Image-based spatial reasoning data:
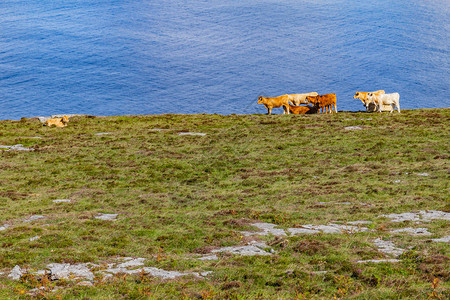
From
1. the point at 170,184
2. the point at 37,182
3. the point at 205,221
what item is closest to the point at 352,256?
the point at 205,221

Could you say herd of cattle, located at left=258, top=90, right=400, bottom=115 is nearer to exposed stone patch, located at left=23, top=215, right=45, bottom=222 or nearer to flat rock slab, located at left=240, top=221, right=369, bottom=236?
flat rock slab, located at left=240, top=221, right=369, bottom=236

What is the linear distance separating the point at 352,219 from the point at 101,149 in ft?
89.1

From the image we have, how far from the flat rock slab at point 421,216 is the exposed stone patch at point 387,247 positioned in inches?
129

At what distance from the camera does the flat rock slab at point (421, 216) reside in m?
17.7

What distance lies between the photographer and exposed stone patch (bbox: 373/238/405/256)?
13828mm

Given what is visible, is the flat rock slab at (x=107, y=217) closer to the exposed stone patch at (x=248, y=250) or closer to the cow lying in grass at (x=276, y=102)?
the exposed stone patch at (x=248, y=250)

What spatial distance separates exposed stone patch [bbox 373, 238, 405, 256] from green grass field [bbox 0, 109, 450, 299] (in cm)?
→ 23

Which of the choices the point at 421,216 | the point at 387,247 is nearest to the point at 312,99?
the point at 421,216

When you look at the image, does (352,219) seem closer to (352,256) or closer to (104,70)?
(352,256)

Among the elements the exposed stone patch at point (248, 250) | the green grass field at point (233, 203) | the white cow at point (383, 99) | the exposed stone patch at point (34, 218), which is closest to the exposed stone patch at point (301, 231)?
the green grass field at point (233, 203)

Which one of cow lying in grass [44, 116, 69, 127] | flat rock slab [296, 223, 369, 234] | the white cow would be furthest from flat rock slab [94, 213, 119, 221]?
the white cow

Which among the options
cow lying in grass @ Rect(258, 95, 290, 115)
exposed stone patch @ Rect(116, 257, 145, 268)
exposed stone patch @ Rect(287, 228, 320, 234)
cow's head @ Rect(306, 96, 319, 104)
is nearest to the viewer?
exposed stone patch @ Rect(116, 257, 145, 268)

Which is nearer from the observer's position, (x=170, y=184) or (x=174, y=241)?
(x=174, y=241)

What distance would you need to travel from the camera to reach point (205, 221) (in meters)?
18.4
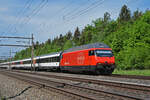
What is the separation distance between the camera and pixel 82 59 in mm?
21203

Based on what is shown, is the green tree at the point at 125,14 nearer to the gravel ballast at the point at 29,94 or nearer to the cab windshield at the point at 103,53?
the cab windshield at the point at 103,53

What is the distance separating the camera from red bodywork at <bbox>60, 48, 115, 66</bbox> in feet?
61.9

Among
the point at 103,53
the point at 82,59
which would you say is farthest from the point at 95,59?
the point at 82,59

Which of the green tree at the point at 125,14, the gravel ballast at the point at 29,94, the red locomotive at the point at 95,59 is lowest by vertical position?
the gravel ballast at the point at 29,94

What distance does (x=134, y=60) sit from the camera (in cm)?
3569

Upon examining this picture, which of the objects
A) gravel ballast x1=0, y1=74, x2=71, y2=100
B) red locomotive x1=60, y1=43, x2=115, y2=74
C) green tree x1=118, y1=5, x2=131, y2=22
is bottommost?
gravel ballast x1=0, y1=74, x2=71, y2=100

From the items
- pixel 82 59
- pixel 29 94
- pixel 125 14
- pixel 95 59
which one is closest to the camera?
pixel 29 94

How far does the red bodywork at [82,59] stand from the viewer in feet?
61.9

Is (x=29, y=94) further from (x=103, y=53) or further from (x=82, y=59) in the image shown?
(x=82, y=59)

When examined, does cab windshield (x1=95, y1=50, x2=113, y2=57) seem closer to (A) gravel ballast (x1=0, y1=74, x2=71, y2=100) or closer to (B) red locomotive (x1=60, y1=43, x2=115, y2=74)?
(B) red locomotive (x1=60, y1=43, x2=115, y2=74)

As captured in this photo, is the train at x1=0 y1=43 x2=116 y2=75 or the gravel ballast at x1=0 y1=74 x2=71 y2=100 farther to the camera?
the train at x1=0 y1=43 x2=116 y2=75

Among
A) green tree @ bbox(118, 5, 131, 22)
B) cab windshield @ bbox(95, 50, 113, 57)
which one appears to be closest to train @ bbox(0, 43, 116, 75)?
cab windshield @ bbox(95, 50, 113, 57)

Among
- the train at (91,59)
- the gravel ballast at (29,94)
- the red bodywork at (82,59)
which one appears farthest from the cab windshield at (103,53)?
the gravel ballast at (29,94)

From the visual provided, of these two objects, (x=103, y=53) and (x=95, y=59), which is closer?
(x=95, y=59)
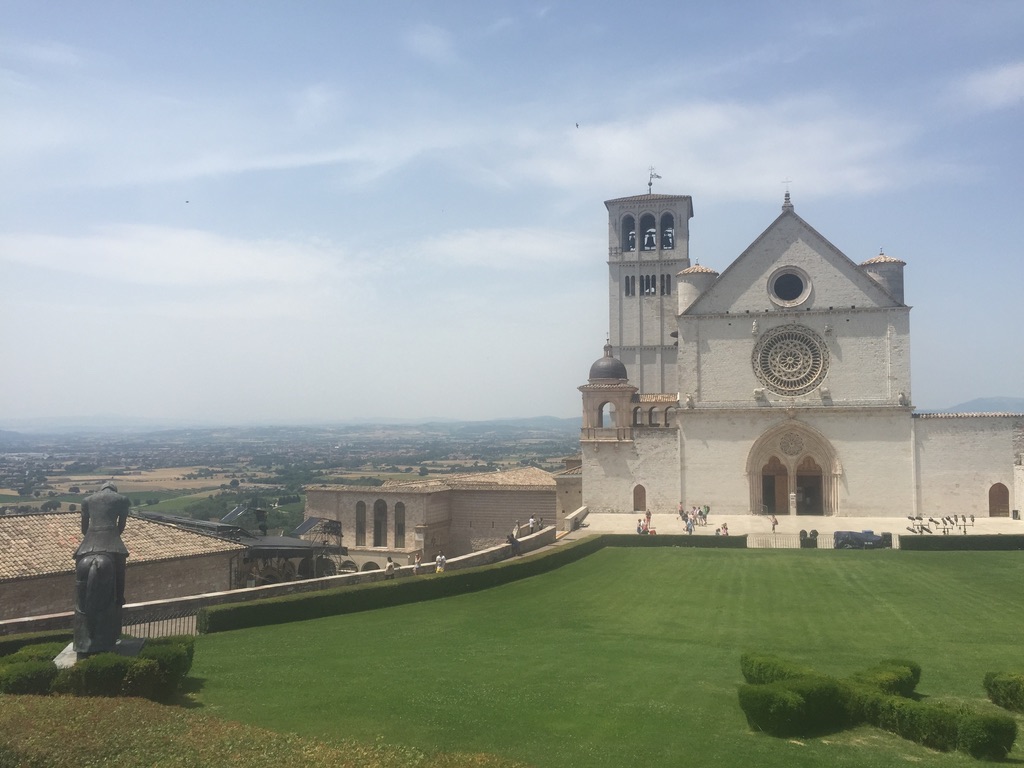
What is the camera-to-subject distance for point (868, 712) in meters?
12.1

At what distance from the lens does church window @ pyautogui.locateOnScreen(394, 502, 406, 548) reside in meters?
49.9

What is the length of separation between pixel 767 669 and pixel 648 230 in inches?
1915

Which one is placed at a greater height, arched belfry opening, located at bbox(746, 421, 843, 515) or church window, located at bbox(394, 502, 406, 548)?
arched belfry opening, located at bbox(746, 421, 843, 515)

• Given instruction:
Update the whole listing so that every instance of "cow lying in grass" reads "resting cow", with all other text left unchanged. Omit the pictures from your answer.

• Result of the exercise:
From
1. the point at 170,184
2. the point at 37,182
3. the point at 205,221
what item is closest to the point at 352,256?
the point at 205,221

Could you say herd of cattle, located at left=258, top=90, right=400, bottom=115 is nearer to exposed stone patch, located at left=23, top=215, right=45, bottom=222 or nearer to flat rock slab, located at left=240, top=221, right=369, bottom=236?
flat rock slab, located at left=240, top=221, right=369, bottom=236

What is the linear distance separating the point at 352,219 from the point at 101,149 in ft?
89.1

From the image we have, how far from the flat rock slab at point 421,216 is the exposed stone patch at point 387,247 positioned in inches?
129

At what distance from the camera does the flat rock slab at point (421, 216) reside in m?
17.7

What distance lies between the photographer and exposed stone patch (bbox: 373/238/405/256)?
13828mm

Given what is visible, is the flat rock slab at (x=107, y=217) closer to the exposed stone patch at (x=248, y=250) or closer to the resting cow at (x=276, y=102)?
the exposed stone patch at (x=248, y=250)

What spatial distance separates exposed stone patch [bbox 373, 238, 405, 256] from green grass field [bbox 0, 109, 450, 299] (in cm)?
→ 23

Which of the choices the point at 421,216 | the point at 387,247 is nearest to the point at 312,99?
the point at 421,216

When you look at the image, does (352,219) seem closer to (352,256) or closer to (104,70)?
(352,256)

Among the elements the exposed stone patch at point (248, 250) | the green grass field at point (233, 203) | the white cow at point (383, 99) | the exposed stone patch at point (34, 218), which is closest to the exposed stone patch at point (301, 231)?
the green grass field at point (233, 203)

Which one of resting cow [44, 116, 69, 127] | flat rock slab [296, 223, 369, 234] | the white cow would be furthest from flat rock slab [94, 213, 119, 221]?
the white cow

Which among the options
resting cow @ Rect(258, 95, 290, 115)
exposed stone patch @ Rect(116, 257, 145, 268)
exposed stone patch @ Rect(287, 228, 320, 234)
cow's head @ Rect(306, 96, 319, 104)
is nearest to the viewer?
exposed stone patch @ Rect(116, 257, 145, 268)

Which is nearer from the observer's position, (x=170, y=184) or (x=174, y=241)?
(x=174, y=241)

What distance would you need to travel from the camera to reach point (205, 221) (in meters)?
18.4
What is the separation distance between the camera and pixel 82 59 in mm?
21203

Based on what is shown, is the green tree at the point at 125,14 nearer to the gravel ballast at the point at 29,94 or nearer to the cab windshield at the point at 103,53?
the cab windshield at the point at 103,53

What is the distance separating the camera from red bodywork at <bbox>60, 48, 115, 66</bbox> in feet?
61.9

Among
the point at 103,53
the point at 82,59
which would you say is farthest from the point at 95,59?
the point at 82,59

Which of the green tree at the point at 125,14, the gravel ballast at the point at 29,94, the red locomotive at the point at 95,59 is lowest by vertical position?
the gravel ballast at the point at 29,94

What distance does (x=134, y=60) sit from the camera (in cm)?
3569

Upon examining this picture, which of the objects
A) gravel ballast x1=0, y1=74, x2=71, y2=100
B) red locomotive x1=60, y1=43, x2=115, y2=74
C) green tree x1=118, y1=5, x2=131, y2=22
is bottommost?
gravel ballast x1=0, y1=74, x2=71, y2=100

From the items
- pixel 82 59
- pixel 29 94
- pixel 125 14
- pixel 95 59
which one is closest to the camera?
pixel 29 94

How far does the red bodywork at [82,59] stand from the viewer in feet?
61.9

Is (x=29, y=94) further from (x=103, y=53) or further from (x=82, y=59) in the image shown?
(x=82, y=59)

When examined, does cab windshield (x1=95, y1=50, x2=113, y2=57) seem closer to (A) gravel ballast (x1=0, y1=74, x2=71, y2=100) or closer to (B) red locomotive (x1=60, y1=43, x2=115, y2=74)?
(B) red locomotive (x1=60, y1=43, x2=115, y2=74)

As captured in this photo, is the train at x1=0 y1=43 x2=116 y2=75 or the gravel ballast at x1=0 y1=74 x2=71 y2=100 farther to the camera?
the train at x1=0 y1=43 x2=116 y2=75

Among
A) green tree @ bbox(118, 5, 131, 22)
B) cab windshield @ bbox(95, 50, 113, 57)
which one appears to be closest to train @ bbox(0, 43, 116, 75)?
cab windshield @ bbox(95, 50, 113, 57)

Among
- the train at (91,59)
- the gravel ballast at (29,94)
- the red bodywork at (82,59)
which one appears farthest from the cab windshield at (103,53)?
the gravel ballast at (29,94)

From the visual provided, of these two objects, (x=103, y=53) and (x=95, y=59), which is closer?
(x=95, y=59)
What is the camera-to-subject distance for point (868, 712) in meters?
12.1

At what distance from the lens does church window @ pyautogui.locateOnScreen(394, 502, 406, 548) reside in meters?
49.9

What is the length of separation between pixel 767 669 and pixel 648 230 in inches?
1915

Which one is placed at a greater height, arched belfry opening, located at bbox(746, 421, 843, 515) or church window, located at bbox(394, 502, 406, 548)?
arched belfry opening, located at bbox(746, 421, 843, 515)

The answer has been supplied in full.